Gaby ergriff das Wort, wandte sich wieder zu Nadia um. »Na ja, du weißt ja, dass wir uns auf Anhieb verstanden haben, als du uns letztes Jahr miteinander bekannt gemacht hast.« Sie sah wieder zurück zu Emma.
Emma nahm den Faden auf: »Und es war wirklich toll, dass ich deine beste Arbeitsfreundin mochte.« Emma sah von Nadia zu Gaby, und Nadia spürte es wieder – dieses Gefühl, als ob sie, nur mit einem einzigen Blick, einen wirklich intimen Moment zwischen den beiden beobachtete.
»Und ich war so froh, deine beste Arbeitsfreundin zu sein, nachdem du einen so tollen Geschmack an besten Freundinnen im richtigen Leben bewiesen hattest«, warf Gaby ein.

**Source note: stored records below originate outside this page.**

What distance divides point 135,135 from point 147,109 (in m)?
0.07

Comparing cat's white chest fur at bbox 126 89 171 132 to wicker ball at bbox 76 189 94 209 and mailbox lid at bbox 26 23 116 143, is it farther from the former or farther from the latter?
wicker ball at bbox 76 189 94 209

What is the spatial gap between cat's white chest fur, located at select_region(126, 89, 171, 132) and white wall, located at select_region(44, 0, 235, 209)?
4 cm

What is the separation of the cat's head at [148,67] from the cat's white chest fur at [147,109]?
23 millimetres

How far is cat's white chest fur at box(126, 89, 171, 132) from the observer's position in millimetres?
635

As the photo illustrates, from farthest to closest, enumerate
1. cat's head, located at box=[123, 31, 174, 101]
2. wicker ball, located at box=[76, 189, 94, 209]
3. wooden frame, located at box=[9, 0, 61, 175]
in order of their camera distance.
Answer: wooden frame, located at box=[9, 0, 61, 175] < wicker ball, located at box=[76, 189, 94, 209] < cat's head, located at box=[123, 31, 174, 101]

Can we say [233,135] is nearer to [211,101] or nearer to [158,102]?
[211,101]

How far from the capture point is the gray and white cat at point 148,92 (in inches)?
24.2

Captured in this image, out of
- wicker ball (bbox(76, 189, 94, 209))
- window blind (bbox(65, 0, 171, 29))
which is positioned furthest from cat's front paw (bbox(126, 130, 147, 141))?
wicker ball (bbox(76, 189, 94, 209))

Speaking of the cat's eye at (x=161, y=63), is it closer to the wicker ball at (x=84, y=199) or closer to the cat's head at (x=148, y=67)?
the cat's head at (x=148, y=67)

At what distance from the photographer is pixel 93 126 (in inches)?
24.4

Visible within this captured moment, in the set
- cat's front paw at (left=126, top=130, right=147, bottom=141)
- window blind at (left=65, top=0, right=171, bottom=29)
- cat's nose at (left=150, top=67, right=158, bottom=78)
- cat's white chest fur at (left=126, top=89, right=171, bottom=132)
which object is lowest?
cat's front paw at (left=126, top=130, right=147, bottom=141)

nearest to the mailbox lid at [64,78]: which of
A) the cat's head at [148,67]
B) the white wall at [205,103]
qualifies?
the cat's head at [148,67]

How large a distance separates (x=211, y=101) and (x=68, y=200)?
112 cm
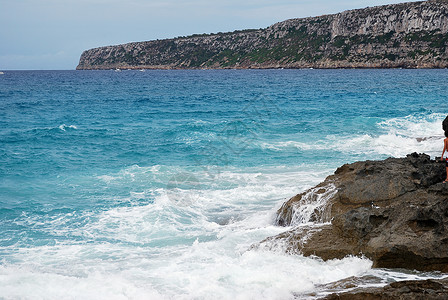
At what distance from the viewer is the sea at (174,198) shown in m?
8.00

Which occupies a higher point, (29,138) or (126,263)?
(29,138)

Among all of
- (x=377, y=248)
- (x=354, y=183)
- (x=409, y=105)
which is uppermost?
(x=409, y=105)

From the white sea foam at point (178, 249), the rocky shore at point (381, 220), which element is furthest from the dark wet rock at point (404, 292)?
the white sea foam at point (178, 249)

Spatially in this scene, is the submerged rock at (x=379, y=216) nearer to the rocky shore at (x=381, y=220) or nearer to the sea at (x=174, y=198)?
the rocky shore at (x=381, y=220)

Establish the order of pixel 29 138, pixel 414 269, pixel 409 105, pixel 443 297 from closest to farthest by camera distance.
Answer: pixel 443 297 < pixel 414 269 < pixel 29 138 < pixel 409 105

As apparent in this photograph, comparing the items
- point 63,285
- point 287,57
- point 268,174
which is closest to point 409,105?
point 268,174

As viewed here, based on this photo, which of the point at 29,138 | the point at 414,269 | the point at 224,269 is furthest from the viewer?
the point at 29,138

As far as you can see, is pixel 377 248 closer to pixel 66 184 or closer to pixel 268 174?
pixel 268 174

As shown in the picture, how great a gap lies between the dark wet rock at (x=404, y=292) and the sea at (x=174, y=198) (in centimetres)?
43

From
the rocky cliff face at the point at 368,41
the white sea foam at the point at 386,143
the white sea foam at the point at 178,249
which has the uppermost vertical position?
the rocky cliff face at the point at 368,41

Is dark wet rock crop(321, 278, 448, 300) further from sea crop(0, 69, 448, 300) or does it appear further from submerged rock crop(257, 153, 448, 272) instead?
submerged rock crop(257, 153, 448, 272)

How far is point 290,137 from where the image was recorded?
2570 cm

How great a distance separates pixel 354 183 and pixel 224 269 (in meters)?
3.68

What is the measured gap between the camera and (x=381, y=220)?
8711mm
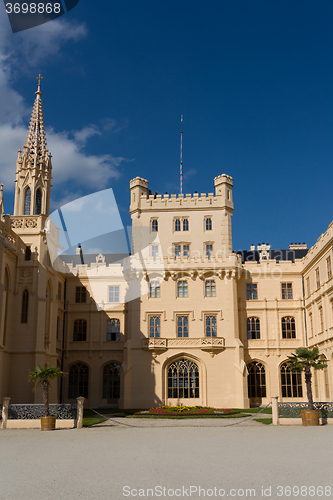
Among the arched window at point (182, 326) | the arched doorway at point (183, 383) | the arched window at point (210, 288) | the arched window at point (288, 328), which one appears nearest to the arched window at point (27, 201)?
the arched window at point (182, 326)

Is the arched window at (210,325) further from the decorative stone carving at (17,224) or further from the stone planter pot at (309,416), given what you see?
the decorative stone carving at (17,224)

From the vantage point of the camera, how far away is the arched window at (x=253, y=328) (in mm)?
45719

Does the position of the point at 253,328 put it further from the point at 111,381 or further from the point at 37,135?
the point at 37,135

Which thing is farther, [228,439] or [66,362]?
[66,362]

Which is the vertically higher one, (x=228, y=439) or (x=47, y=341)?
(x=47, y=341)

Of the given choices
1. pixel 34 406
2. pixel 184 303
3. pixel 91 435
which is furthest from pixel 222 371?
pixel 91 435

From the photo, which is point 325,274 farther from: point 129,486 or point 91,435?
point 129,486

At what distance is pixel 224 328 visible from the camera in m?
43.4

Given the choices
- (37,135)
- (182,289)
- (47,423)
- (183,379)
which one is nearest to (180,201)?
(182,289)

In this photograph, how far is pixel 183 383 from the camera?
1678 inches

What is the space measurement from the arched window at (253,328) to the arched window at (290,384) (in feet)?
12.3

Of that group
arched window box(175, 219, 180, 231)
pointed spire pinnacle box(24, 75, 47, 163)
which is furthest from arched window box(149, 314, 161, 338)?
pointed spire pinnacle box(24, 75, 47, 163)

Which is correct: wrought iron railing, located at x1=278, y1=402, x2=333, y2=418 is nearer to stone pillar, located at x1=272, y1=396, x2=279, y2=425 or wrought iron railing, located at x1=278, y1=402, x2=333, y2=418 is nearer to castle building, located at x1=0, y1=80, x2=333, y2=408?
stone pillar, located at x1=272, y1=396, x2=279, y2=425

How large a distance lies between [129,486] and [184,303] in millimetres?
33852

»Aber wir hatten fast von Anfang an das Gefühl, es ist …«, fuhr Emma fort.
»Mehr«, ergänzte Gaby und warf wieder einen verstohlenen Blick auf Emma, die sie aufmunternd anlächelte.
»Mehr«, wiederholte Emma.
Nadia nickte, und die beiden lösten ihre Blicke mühsam voneinander, um sie wieder anzusehen.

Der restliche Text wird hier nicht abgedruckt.